EXERCISE TEXT –

Antenna technology and layout are one of the most critical challenges for 5G semiconductor systems. At millimeter-wave frequencies, the long path from the semiconductor packaging to the antenna represents high losses, making it desirable to integrate the antenna into the SiP. Higher frequencies require smaller antennas (measured in millimeters rather than centimeters), making them easier to integrate into SiP from a footprint perspective. However, a single antenna must currently operate with multiple frequency bands, making the antenna and additional circuitry more complex.

To integrate antenna elements with radio frequency components for 5G mobile communications, various packaging solutions with different architectures have been proposed. Due to cost and mature supply chains, flip-chip based on laminated substrates has been the first choice for antenna-in-package (AiP) packaging. Fan-out WLP/PLP packaging, benefiting from high signal performance, low losses, and reduced form factors, is a promising solution for AiP integration, but it requires double-sided redistribution layers (RDL). Apart from a few manufacturers, most OSATs are not yet ready to mass-produce using this technology.

DATA BLOCK –
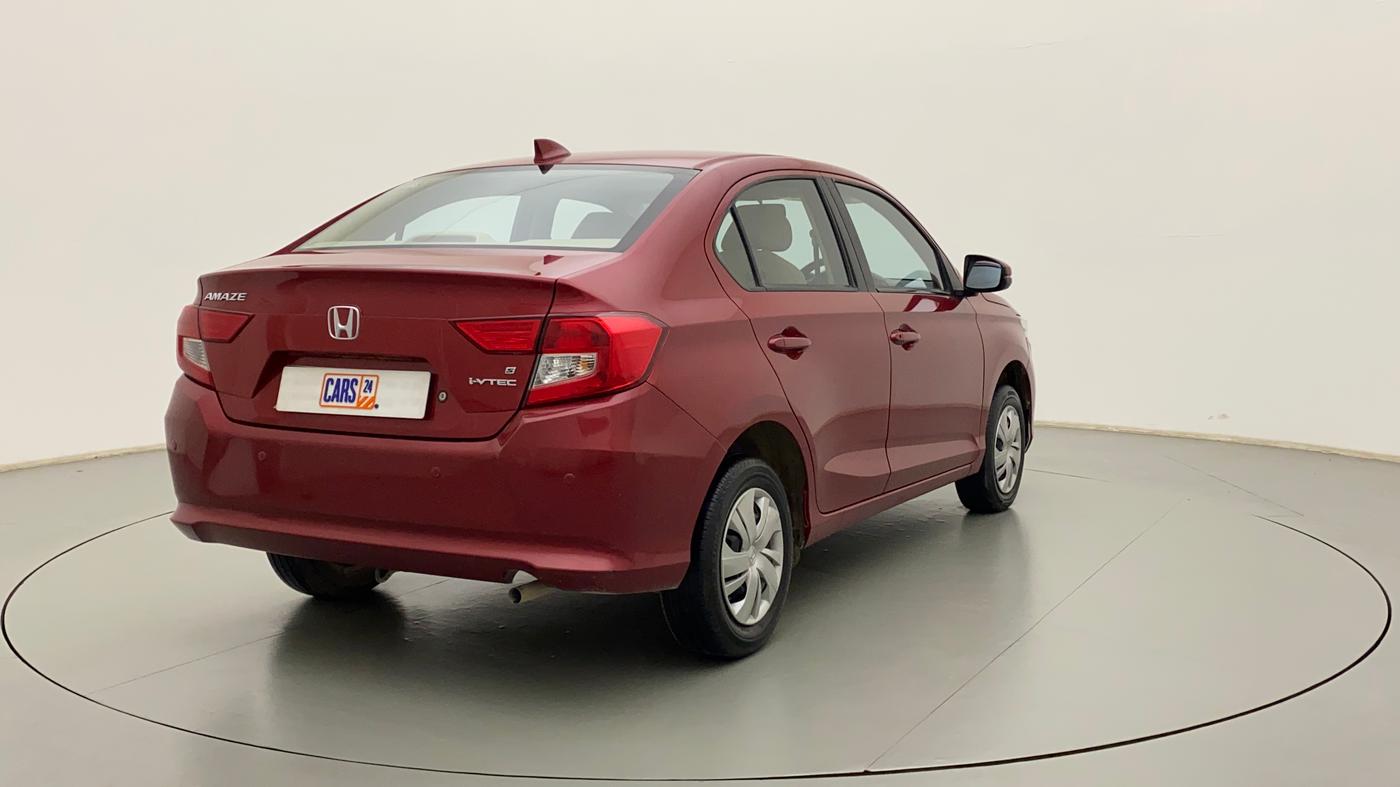 2019 Honda Amaze 1.2L I-VTEC S, Petrol, Manual, 12,256 km, Right Back Diagonal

WHAT THE TASK ASKS –
Continue the passage on antenna integration in 5G chip packaging from the point where it ends. None of the material is needed here.

EXERCISE RESULT –
Additionally, the circuits need to be shielded from antenna radiation while ensuring that the antenna is not blocked and can achieve clear reception/transmission. Just like laminated substrates, ceramics and glass have also become new choices for packaging substrate materials. The selection of 5G millimeter-wave packaging substrate materials must be balanced in terms of electrical characteristics, cost, processability, and supply chain readiness. Due to cost and material/component supply chain readiness, organic laminated substrates will be the first to be applied (along with limited ceramic applications), followed by ceramics and glass.